PETUNJUK.
1 – Jawab pertanyaan berikut berdasarkan kutipan tentang gadis yang mencari calon suami.
(a) Gadis itu mengaku bekerja sebagai apa, dan di daerah mana?
(b) Laki-laki seperti apa yang ia inginkan sebagai calon suami?
(c) Sifat apa saja yang ia sebutkan tentang dirinya?
2 – Lanjutkan kutipan tentang gadis yang mencari calon suami mulai setelah kalimat terakhirnya.

KUTIPAN UNTUK DIBACA.
* * *
Suatu malam seorang gadis tiba-tiba meneleponku. "Kak, cariin aku calon suami doong." Terdengar keras sekali suara seorang gadis di seberang sana. Gadis ini sebelumnya mengirimiku sebuah sms dan mengaku seorang perawat di daerah Tangerang.
"Hm.. Memang kamu nyari calon suami seperti apa?" Tanyaku langsung saja.
"Aku sih maunya laki-laki yang mau menerimaku apa adanya." Jawabnya singkat terdengar ketawa ngikiknya.
"Hm... Menerima apa adanya gimana maksudnya? Kak belum faham." Aku balik bertanya.
"Ya menerima aku apa adanya kak. Aku ini orangnya keras kepala, aku ini orangnya egois, aku ini orangnya galak, aku ini orangnya cerewet, aku ini orangnya ingin dituruti semua keinginanku. Begitu kak. Jadi, aku tuh pengen calon suami yang menerima apa adanya semua sifat-sifat aku di atas."
* * *
DATA YANG DITAMPILKAN.
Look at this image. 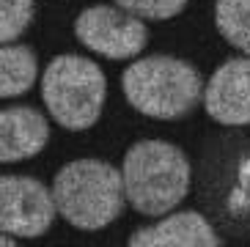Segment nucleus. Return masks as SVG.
* * *
JAWABAN YANG DIHARAPKAN.
1 –
(a) Ia mengaku sebagai perawat di daerah Tangerang.
(b) Laki-laki yang mau menerimanya apa adanya.
(c) Keras kepala, egois, galak, cerewet, dan ingin semua keinginannya dituruti.

2 –
Mendengar penuturan "apa adanya" dari gadis yang meneleponku mendadak kepalaku pusing... Jadi, gadis ini berharap ada seorang laki-laki yang mau menerima semua sifat-sifat buruknya.
Aku menepuk jidatku berkali-kali. Ketika kita menyadari sifat dan karakter buruk diri kita, kenapa kita tidak mengubah karakter buruk itu dengan karakter yang baik?
Kenapa kita meminta dan menuntut orang lain menerima sifat buruk kita, "Aku emang begini terima dong. Kalau tidak terima ya sudah.", bukan malah sebaliknya dengan membuang sifat buruk itu?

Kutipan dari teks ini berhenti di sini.